Let us pass on to France. After a struggle which lasted a century Catholicism, supported by the State, finally triumphed there over Protestantism. Well, do I not still find in France to-day some politicians or historians of the fatalist school and who, calling themselves Revolutionaries, consider this victory of Catholicism--a bloody and inhuman victory if ever there was one--as a veritable triumph for the Revolution? Catholicism, they maintain, was then the State, democracy, whilst Protestantism represented the revolt of the aristocracy against the State and consequently against democracy. It is with sophisms like that--completely identical besides with the Marxian sophisms, which, also, consider the triumphs of the State as those of Social Democracy--it is with these absurdities, as disgusting as revolting, that the mind and moral sense of the masses is perverted, habituating them to consider their blood-thirsty exploiters, their age-long enemies, their tyrants, the masters and the servants of the State, as the organs, representatives, heroes, devoted servants of their emancipation.

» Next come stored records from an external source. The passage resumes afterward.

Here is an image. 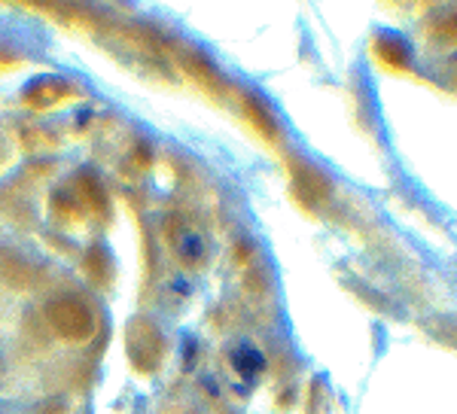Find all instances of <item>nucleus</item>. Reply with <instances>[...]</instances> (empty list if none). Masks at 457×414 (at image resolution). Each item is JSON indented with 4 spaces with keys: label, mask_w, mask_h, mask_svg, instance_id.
Wrapping results in <instances>:
<instances>
[{
    "label": "nucleus",
    "mask_w": 457,
    "mask_h": 414,
    "mask_svg": "<svg viewBox=\"0 0 457 414\" xmlns=\"http://www.w3.org/2000/svg\"><path fill=\"white\" fill-rule=\"evenodd\" d=\"M19 68H25V55L16 49L0 46V73H10V70H19Z\"/></svg>",
    "instance_id": "f8f14e48"
},
{
    "label": "nucleus",
    "mask_w": 457,
    "mask_h": 414,
    "mask_svg": "<svg viewBox=\"0 0 457 414\" xmlns=\"http://www.w3.org/2000/svg\"><path fill=\"white\" fill-rule=\"evenodd\" d=\"M71 189H73V195L79 198V204H83L86 211H92L95 217H101L107 223V219H110V195H107V189H104V183H101L98 174L79 171L77 177H73Z\"/></svg>",
    "instance_id": "39448f33"
},
{
    "label": "nucleus",
    "mask_w": 457,
    "mask_h": 414,
    "mask_svg": "<svg viewBox=\"0 0 457 414\" xmlns=\"http://www.w3.org/2000/svg\"><path fill=\"white\" fill-rule=\"evenodd\" d=\"M31 414H68V405H64V399H46V402L37 405Z\"/></svg>",
    "instance_id": "ddd939ff"
},
{
    "label": "nucleus",
    "mask_w": 457,
    "mask_h": 414,
    "mask_svg": "<svg viewBox=\"0 0 457 414\" xmlns=\"http://www.w3.org/2000/svg\"><path fill=\"white\" fill-rule=\"evenodd\" d=\"M0 213L10 219L16 228H31L37 223V213H34V204L28 195H21L19 186H6L0 189Z\"/></svg>",
    "instance_id": "0eeeda50"
},
{
    "label": "nucleus",
    "mask_w": 457,
    "mask_h": 414,
    "mask_svg": "<svg viewBox=\"0 0 457 414\" xmlns=\"http://www.w3.org/2000/svg\"><path fill=\"white\" fill-rule=\"evenodd\" d=\"M125 353H129V362L135 366V372H159L168 357V342L165 332L159 329V323L153 317H131L129 327H125Z\"/></svg>",
    "instance_id": "f257e3e1"
},
{
    "label": "nucleus",
    "mask_w": 457,
    "mask_h": 414,
    "mask_svg": "<svg viewBox=\"0 0 457 414\" xmlns=\"http://www.w3.org/2000/svg\"><path fill=\"white\" fill-rule=\"evenodd\" d=\"M159 414H180V409H177V405H165V409H162Z\"/></svg>",
    "instance_id": "dca6fc26"
},
{
    "label": "nucleus",
    "mask_w": 457,
    "mask_h": 414,
    "mask_svg": "<svg viewBox=\"0 0 457 414\" xmlns=\"http://www.w3.org/2000/svg\"><path fill=\"white\" fill-rule=\"evenodd\" d=\"M53 171H55L53 161H40V165H31V168H28V177H46V174H53Z\"/></svg>",
    "instance_id": "4468645a"
},
{
    "label": "nucleus",
    "mask_w": 457,
    "mask_h": 414,
    "mask_svg": "<svg viewBox=\"0 0 457 414\" xmlns=\"http://www.w3.org/2000/svg\"><path fill=\"white\" fill-rule=\"evenodd\" d=\"M83 271L92 286L110 290V284H113V277H116V265H113V256L107 253V247H101V244L88 247L83 259Z\"/></svg>",
    "instance_id": "6e6552de"
},
{
    "label": "nucleus",
    "mask_w": 457,
    "mask_h": 414,
    "mask_svg": "<svg viewBox=\"0 0 457 414\" xmlns=\"http://www.w3.org/2000/svg\"><path fill=\"white\" fill-rule=\"evenodd\" d=\"M49 217L58 226H79L86 217V207L79 204V198L73 195V189H58L49 198Z\"/></svg>",
    "instance_id": "1a4fd4ad"
},
{
    "label": "nucleus",
    "mask_w": 457,
    "mask_h": 414,
    "mask_svg": "<svg viewBox=\"0 0 457 414\" xmlns=\"http://www.w3.org/2000/svg\"><path fill=\"white\" fill-rule=\"evenodd\" d=\"M6 159H10V150H6V144L0 140V168L6 165Z\"/></svg>",
    "instance_id": "2eb2a0df"
},
{
    "label": "nucleus",
    "mask_w": 457,
    "mask_h": 414,
    "mask_svg": "<svg viewBox=\"0 0 457 414\" xmlns=\"http://www.w3.org/2000/svg\"><path fill=\"white\" fill-rule=\"evenodd\" d=\"M120 177H129V180H137L150 171V146L146 144H135V150L125 155V161L120 165Z\"/></svg>",
    "instance_id": "9b49d317"
},
{
    "label": "nucleus",
    "mask_w": 457,
    "mask_h": 414,
    "mask_svg": "<svg viewBox=\"0 0 457 414\" xmlns=\"http://www.w3.org/2000/svg\"><path fill=\"white\" fill-rule=\"evenodd\" d=\"M46 327L55 332L58 338L73 344H83L95 335V314L77 295H55L46 302Z\"/></svg>",
    "instance_id": "f03ea898"
},
{
    "label": "nucleus",
    "mask_w": 457,
    "mask_h": 414,
    "mask_svg": "<svg viewBox=\"0 0 457 414\" xmlns=\"http://www.w3.org/2000/svg\"><path fill=\"white\" fill-rule=\"evenodd\" d=\"M77 98H83V88L73 83V79H62V77L37 79V83H31L21 92V104L31 110H55Z\"/></svg>",
    "instance_id": "7ed1b4c3"
},
{
    "label": "nucleus",
    "mask_w": 457,
    "mask_h": 414,
    "mask_svg": "<svg viewBox=\"0 0 457 414\" xmlns=\"http://www.w3.org/2000/svg\"><path fill=\"white\" fill-rule=\"evenodd\" d=\"M0 280H4L10 290L25 293L34 286V269L25 256L16 253L12 247H0Z\"/></svg>",
    "instance_id": "423d86ee"
},
{
    "label": "nucleus",
    "mask_w": 457,
    "mask_h": 414,
    "mask_svg": "<svg viewBox=\"0 0 457 414\" xmlns=\"http://www.w3.org/2000/svg\"><path fill=\"white\" fill-rule=\"evenodd\" d=\"M19 140H21V150L28 153H46V150H58V135L49 128H43V125H25V128L19 131Z\"/></svg>",
    "instance_id": "9d476101"
},
{
    "label": "nucleus",
    "mask_w": 457,
    "mask_h": 414,
    "mask_svg": "<svg viewBox=\"0 0 457 414\" xmlns=\"http://www.w3.org/2000/svg\"><path fill=\"white\" fill-rule=\"evenodd\" d=\"M162 235H165L168 247H174V253L180 256L183 265H202L204 256H208V247H204V238L183 223L180 217H165L162 219Z\"/></svg>",
    "instance_id": "20e7f679"
}]
</instances>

It is a thousand times right to say that Protestantism then, not as Calvinist theology, but as an energetic and armed protest, represented revolt, liberty, humanity, the destruction of the State; whilst Catholicism was public order, authority, divine law, the salvation of the State by the Church and the Church by the State, the condemnation of human society to a boundless and endless slavery.

Whilst recognising the inevitability of the accomplished fact, I do not hesitate to say that the triumph of Catholicism in France in the sixteenth and seventeenth centuries was a great misfortune for the whole human race, and that the massacre of Saint Bartholomew, as well as the Revocation of the Edict of Nantes, were facts as disastrous for France herself as were lately the defeat and massacre of the people of Paris in the Commune. I have actually heard very intelligent and very estimable Frenchmen explain this defeat of Protestantism in France by the essentially revolutionary nature of the French people. "Protestantism," they said, "was only a semi-revolution; we needed a complete revolution; it is for that reason that the French nation did not wish, and was not able to stop at the Reformation. It preferred to remain Catholic till the moment when it could proclaim Atheism; and it is because of that that it bore with such a perfect and Christian resignation both the horrors of Saint Bartholomew and those not less abominable of the executors of the Revocation of the Edict of Nantes."

These estimable patriots do not seem to want to consider one thing. It is that a people, who under whatsoever pretext it may be, suffers tyranny, necessarily loses at length the salutory habit of revolt and even the very instinct of revolt. It loses the feeling for liberty, and once a people has lost all that, it necessarily becomes not only by its outer conditions, but in itself, in the very essence of its being, a people of slaves. It was because Protestantism was defeated in France that the French people lost, or rather, never acquired, the custom of liberty. It is because this tradition and this custom are lacking in it that it has not to-day what we call political consciousness, and it is because it is lacking in this consciousness that all the revolutions it has made up to now have not been able to give it or secure it political liberty. With the exception of its great revolutionary days, which are its festival days, the French people remain to-day as yesterday, a people of slaves.